Breitbart’s reporting arm, to be fair, has brought a few newer bits of information to the table. It ran four “exclusives” on the controversy on Sunday, including the announcement that Moore plans to sue the Washington Post—an announcement made at an event closed to all outlets but Breitbart—and an interview with Moore’s wife, who denied the accusations against him. “At every campaign event this cycle—and Breitbart News has personally covered dozens of them in the primary, runoff, and general election—Kayla Moore has joined her husband,” Breitbart’s Matthew Boyle wrote. The subsequent sentences remind readers that the two met at Bible study and have several children and grandchildren. Boyle doesn’t say whether Moore would consider any of dating age.

The other two exclusives contain excerpts from an interview with Nancy Wells, Leigh Corfman’s mother. Wells told Breitbart that, contrary to the account given to the Post, Corfman didn’t have a phone in her bedroom and thus couldn’t have talked to Moore from it. The piece implies that this alleged inconsistency is fatal for a story that “relies heavily on Corfman’s memory and her ability to recount events consistently.” Now, if Breitbart reporters turn up evidence that Corfman has misremembered or fabricated some of the key facts of her story—that, on one occasion, Moore undressed her when she 14 years old and placed her hand on his underwear—they’ll have a real scoop indeed. Until then, they’ll have to settle for revelations like a phone being in a different room—or another tidbit from their interview with Wells: the bombshell that the Post’s reporters approached Corfman for an interview:

Corfman’s mother, Wells, told Breitbart News that reporters for the Washington Post convinced her daughter to give them an interview.

“She did not go to them,” said Wells. “They called her.”

“They tried to convince her to do it?” this reporter asked.

“Yes,” replied Wells, matter-of-factly.

Wells was asked about Corfman’s motivations for going public. “It wasn’t done for politics, you know,” Wells replied.  “It was done for personal reasons.

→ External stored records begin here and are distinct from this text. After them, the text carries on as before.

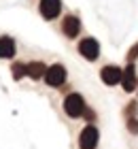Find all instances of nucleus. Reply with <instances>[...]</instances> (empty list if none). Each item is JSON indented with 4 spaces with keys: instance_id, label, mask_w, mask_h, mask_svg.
Returning a JSON list of instances; mask_svg holds the SVG:
<instances>
[{
    "instance_id": "nucleus-13",
    "label": "nucleus",
    "mask_w": 138,
    "mask_h": 149,
    "mask_svg": "<svg viewBox=\"0 0 138 149\" xmlns=\"http://www.w3.org/2000/svg\"><path fill=\"white\" fill-rule=\"evenodd\" d=\"M128 130L138 132V121H136V119H128Z\"/></svg>"
},
{
    "instance_id": "nucleus-6",
    "label": "nucleus",
    "mask_w": 138,
    "mask_h": 149,
    "mask_svg": "<svg viewBox=\"0 0 138 149\" xmlns=\"http://www.w3.org/2000/svg\"><path fill=\"white\" fill-rule=\"evenodd\" d=\"M121 74H123V70L119 68V66H104V68L100 70V77H102V81H104L106 85L119 83V81H121Z\"/></svg>"
},
{
    "instance_id": "nucleus-4",
    "label": "nucleus",
    "mask_w": 138,
    "mask_h": 149,
    "mask_svg": "<svg viewBox=\"0 0 138 149\" xmlns=\"http://www.w3.org/2000/svg\"><path fill=\"white\" fill-rule=\"evenodd\" d=\"M98 145V130L94 126L83 128V132L79 134V147L81 149H96Z\"/></svg>"
},
{
    "instance_id": "nucleus-2",
    "label": "nucleus",
    "mask_w": 138,
    "mask_h": 149,
    "mask_svg": "<svg viewBox=\"0 0 138 149\" xmlns=\"http://www.w3.org/2000/svg\"><path fill=\"white\" fill-rule=\"evenodd\" d=\"M45 81H47V85H51V87L62 85V83L66 81V68H64L62 64H53L51 68H47Z\"/></svg>"
},
{
    "instance_id": "nucleus-5",
    "label": "nucleus",
    "mask_w": 138,
    "mask_h": 149,
    "mask_svg": "<svg viewBox=\"0 0 138 149\" xmlns=\"http://www.w3.org/2000/svg\"><path fill=\"white\" fill-rule=\"evenodd\" d=\"M62 11L60 0H40V15L45 19H55Z\"/></svg>"
},
{
    "instance_id": "nucleus-8",
    "label": "nucleus",
    "mask_w": 138,
    "mask_h": 149,
    "mask_svg": "<svg viewBox=\"0 0 138 149\" xmlns=\"http://www.w3.org/2000/svg\"><path fill=\"white\" fill-rule=\"evenodd\" d=\"M121 83H123V90H126V92H134V90H136V72H134V66H132V64L123 70Z\"/></svg>"
},
{
    "instance_id": "nucleus-9",
    "label": "nucleus",
    "mask_w": 138,
    "mask_h": 149,
    "mask_svg": "<svg viewBox=\"0 0 138 149\" xmlns=\"http://www.w3.org/2000/svg\"><path fill=\"white\" fill-rule=\"evenodd\" d=\"M15 56V40L11 36H0V58H13Z\"/></svg>"
},
{
    "instance_id": "nucleus-3",
    "label": "nucleus",
    "mask_w": 138,
    "mask_h": 149,
    "mask_svg": "<svg viewBox=\"0 0 138 149\" xmlns=\"http://www.w3.org/2000/svg\"><path fill=\"white\" fill-rule=\"evenodd\" d=\"M79 51H81V56L85 60L94 62V60L100 56V45L96 43V38H83L79 43Z\"/></svg>"
},
{
    "instance_id": "nucleus-1",
    "label": "nucleus",
    "mask_w": 138,
    "mask_h": 149,
    "mask_svg": "<svg viewBox=\"0 0 138 149\" xmlns=\"http://www.w3.org/2000/svg\"><path fill=\"white\" fill-rule=\"evenodd\" d=\"M64 111L70 115V117H81L85 113V100H83L81 94H70L64 100Z\"/></svg>"
},
{
    "instance_id": "nucleus-12",
    "label": "nucleus",
    "mask_w": 138,
    "mask_h": 149,
    "mask_svg": "<svg viewBox=\"0 0 138 149\" xmlns=\"http://www.w3.org/2000/svg\"><path fill=\"white\" fill-rule=\"evenodd\" d=\"M136 58H138V43H136V45L132 47V49L128 51V62H134Z\"/></svg>"
},
{
    "instance_id": "nucleus-11",
    "label": "nucleus",
    "mask_w": 138,
    "mask_h": 149,
    "mask_svg": "<svg viewBox=\"0 0 138 149\" xmlns=\"http://www.w3.org/2000/svg\"><path fill=\"white\" fill-rule=\"evenodd\" d=\"M24 74H28V66L26 64H15L13 66V77L15 79H21Z\"/></svg>"
},
{
    "instance_id": "nucleus-10",
    "label": "nucleus",
    "mask_w": 138,
    "mask_h": 149,
    "mask_svg": "<svg viewBox=\"0 0 138 149\" xmlns=\"http://www.w3.org/2000/svg\"><path fill=\"white\" fill-rule=\"evenodd\" d=\"M26 66H28V74H30L32 79H40L47 72V68H45L43 62H30V64H26Z\"/></svg>"
},
{
    "instance_id": "nucleus-7",
    "label": "nucleus",
    "mask_w": 138,
    "mask_h": 149,
    "mask_svg": "<svg viewBox=\"0 0 138 149\" xmlns=\"http://www.w3.org/2000/svg\"><path fill=\"white\" fill-rule=\"evenodd\" d=\"M79 30H81V22L74 15H68V17L62 19V32H64L68 38H74L79 34Z\"/></svg>"
}]
</instances>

And it wouldn’t have been done if the reporters hadn’t contacted my daughter.”

Breitbart’s bewilderment at some of the basic processes of journalism is understandable. This is, after all, a publication that dedicates a considerable amount of space to lauding the activities and pronouncements of its own executive chairman Steve Bannon, who has evidently taken a break from issuing warnings about the degradation of Western values to defend an accused pedophile. A post published the day after the Post story consisted almost entirely of CBS News’ report on Bannon’s speech at a New Hampshire fundraiser, during which he dismissed the “the Bezos-Amazon-Washington Post” as a “part of the apparatus of the Democratic Party.” Another post’s headline announces, “Bannon: Republican Establishment and Media Launched a ‘Weaponized Hit on Judge Moore’ ” before what amounts to a 1,500-word transcript of an interview between Bannon and his employee, Breitbart’s Alex Marlow, in which Bannon, predictably, accuses the mainstream press of having it in for Moore. “Here’s the great thing about the internet, and places like Breitbart and others,” he says. “You can’t fool people anymore. The information can get out there. People will make their own judgment.”

“Bannon,” the post continues, “described the Breitbart News Daily model as presenting the facts and allowing the audience to form their own opinions producing a caller-driven radio show.”

The Moore story, all in all, is just another rotation in Breitbart’s perfect ouroboros of conspiratorial thinking and self-confirmation. Perhaps fortunately for Bannon and crew, Breitbart’s former tech editor Milo Yiannopoulos—who has argued 13-year-olds are capable of sexual consent—isn’t on hand to offer his thoughts; he and Bannon have had a falling out about revelations about Milo’s communications with white nationalists, which made the subtext of the site’s dog-whistling xenophobia text. Yiannopoulos’ or another writer’s provocative affirmative defense of sexually pursuing children would’ve overshadowed the message that Breitbart is more interested in pushing: This Moore story, like all stories, is ultimately about the swamp.